Question

the radii of two charged metallic spheres are 5 cm and 10 cm . each has a charge of 75 microcoulomb. they are connected by a conducting wire . calculate:
1. common potential of the spheres after connecting
2. amount of charge transferred

Answer 1

answer : 1. 9 × 10^6 volts

2. 25$\mu C$

explanation : it is given that, the radii of two charged metallic spheres are 5 cm and 10 cm and each has a charge of 75$\mu C$

so, initial potential of first sphere, $v_1=\frac{kQ}{r_1}$

and initial potential of 2nd sphere, $v_2=\frac{kQ}{r_2}$

since, $r_1< r_2$ potential of first sphere is higher than potential of 2nd sphere and we know, charge flows through higher potential to lower potential so, charge flows through first sphere to 2nd sphere

Let q charge transferred from first sphere to 2nd sphere after some time, both spheres attain same potential. e.g., V.

so, V = $\frac{k(Q-q)}{r_1}=\frac{K(Q+q)}{r_2}$

or, $\frac{75\mu C-q}{5cm}=\frac{75\mu C+q}{10cm}$

or, q = 25 $\mu C$

hence, amount of charge transferred is 25$\mu C$

common potential, V = K(Q -q)/r1

= 9 × 10^9 × (75 - 25) × 10^-6/0.05

= 9 × 10^6 volts

hence, common potential of the spheres after connecting = 9 × 10^6 volts

Answer 2

Answer:

Explanation:

Radius of first sphere= 5cm

Radius of second sphere = 10cm

Charge = 75mcb

The initial potential of first sphere, v1 = kq/r1

The initial potential of second sphere =  v2 = kq/r2

Since,  r1 < r2 the potential of first sphere will be higher than the potential of second sphere.

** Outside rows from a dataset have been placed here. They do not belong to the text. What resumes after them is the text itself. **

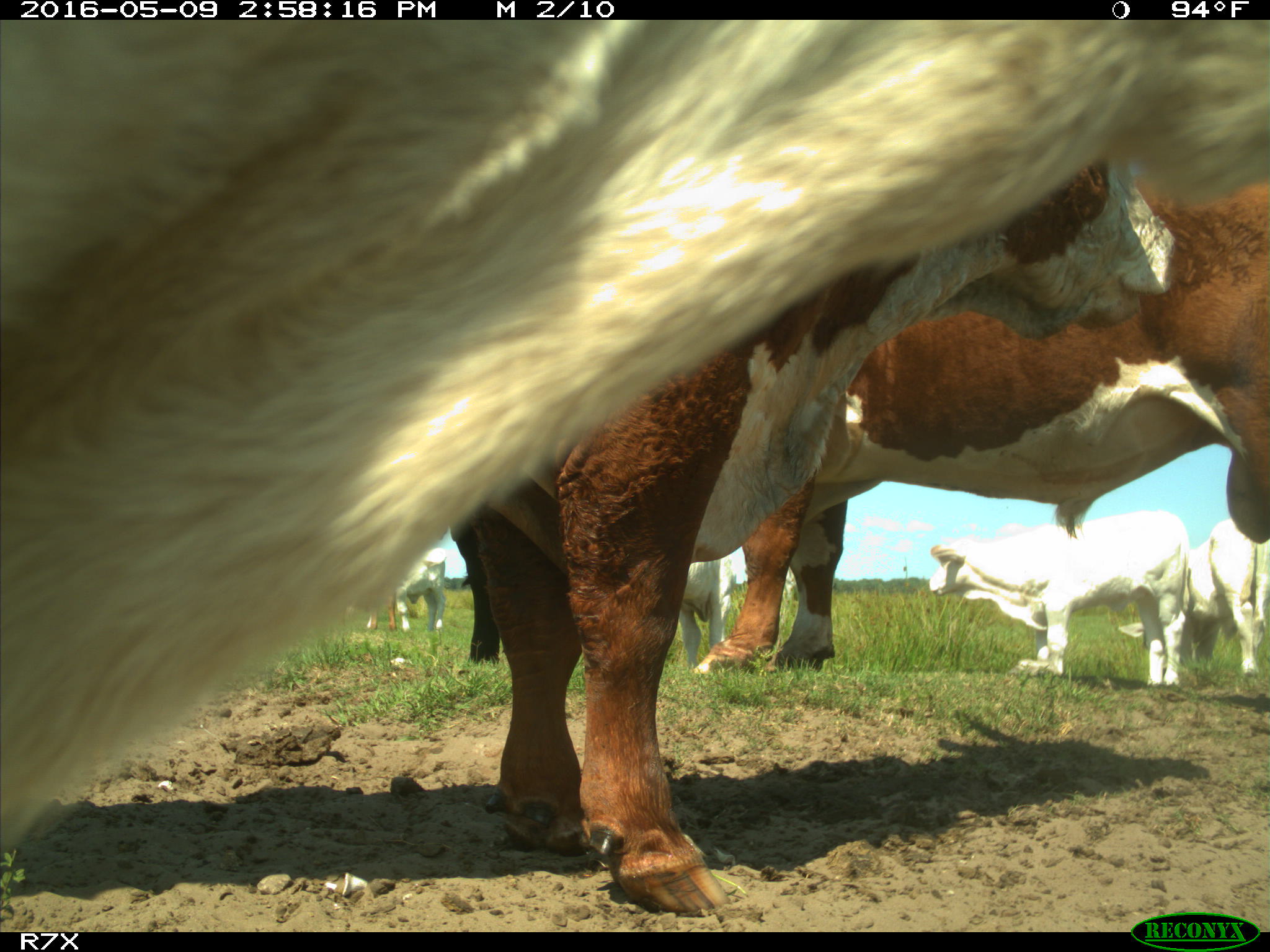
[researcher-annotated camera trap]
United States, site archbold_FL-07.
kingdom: Animalia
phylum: Chordata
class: Mammalia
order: Artiodactyla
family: Bovidae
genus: Bos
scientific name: Bos taurus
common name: domestic cow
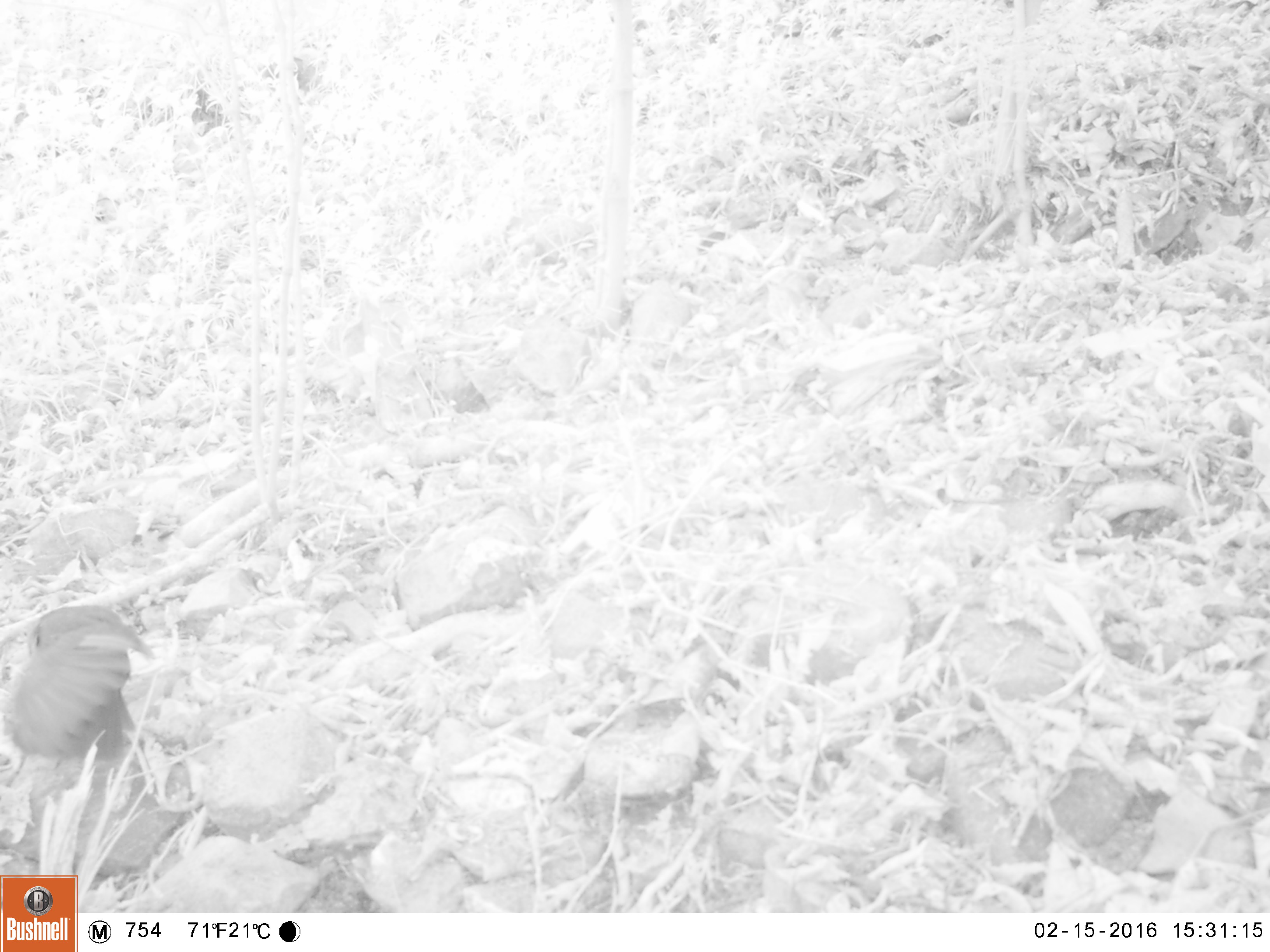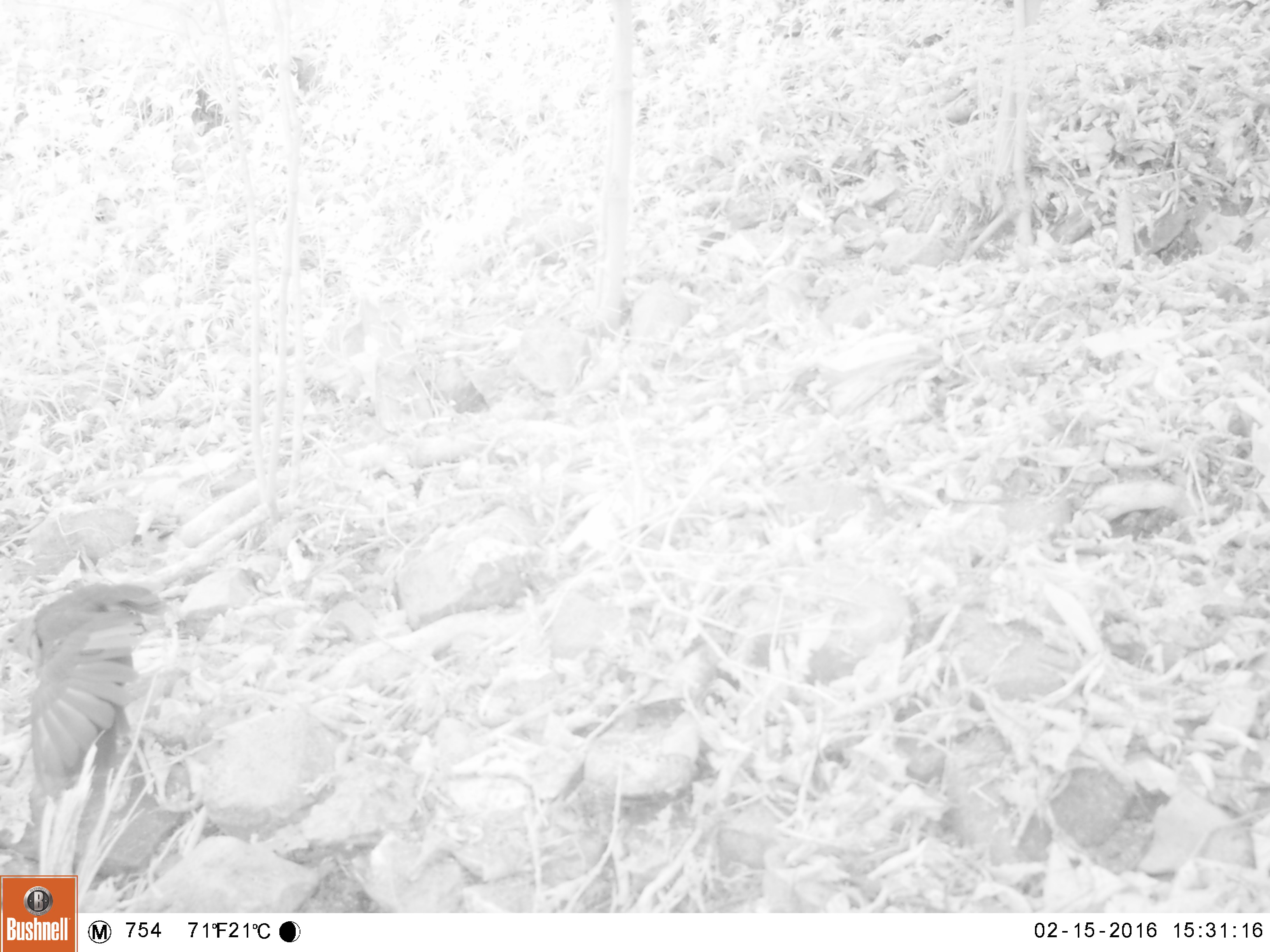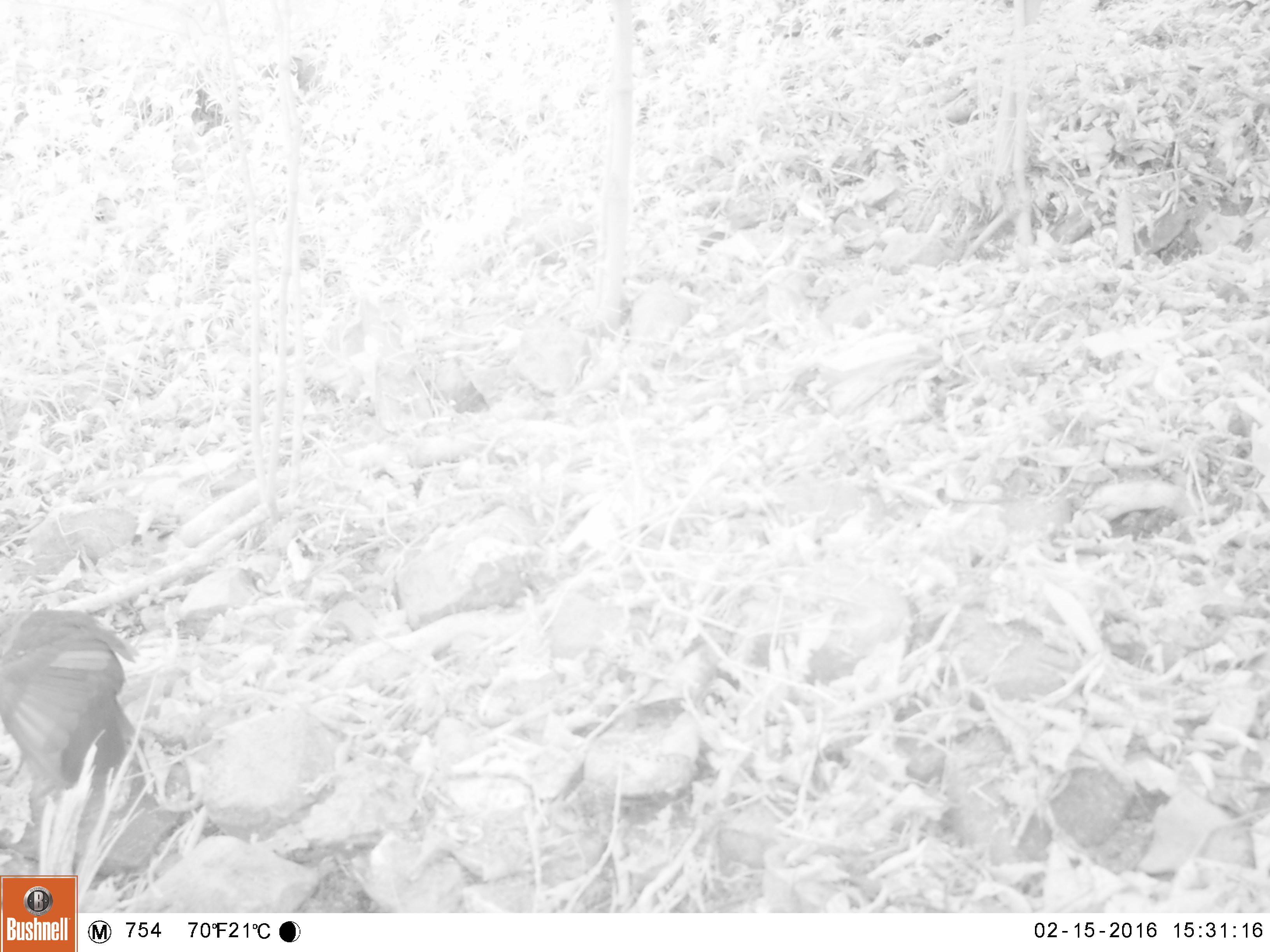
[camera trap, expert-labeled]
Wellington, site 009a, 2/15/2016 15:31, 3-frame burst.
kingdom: Animalia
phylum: Chordata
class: Aves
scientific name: Aves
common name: bird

Since we know that the charge flows through higher potential to lower potential, thus the charge flows through first sphere to second sphere.

Let the charge q is transferred from first sphere to second sphere, thus after some time, both spheres attain same potential. e.g., W. Thus,

W = k (Q-q)/r1 = k (Q+q)/r2

W = 75-q/5 = 75+q/10

W = 25

Thus, the amount of charge transferred is 25

Common potential, V = K(Q -q)/r1

= 9 × 10^9 × (75 - 25) × 10^-6/0.05

= 9 × 10^6

Therefore, the common potential of the spheres after connecting = 9 × 10^6 volts.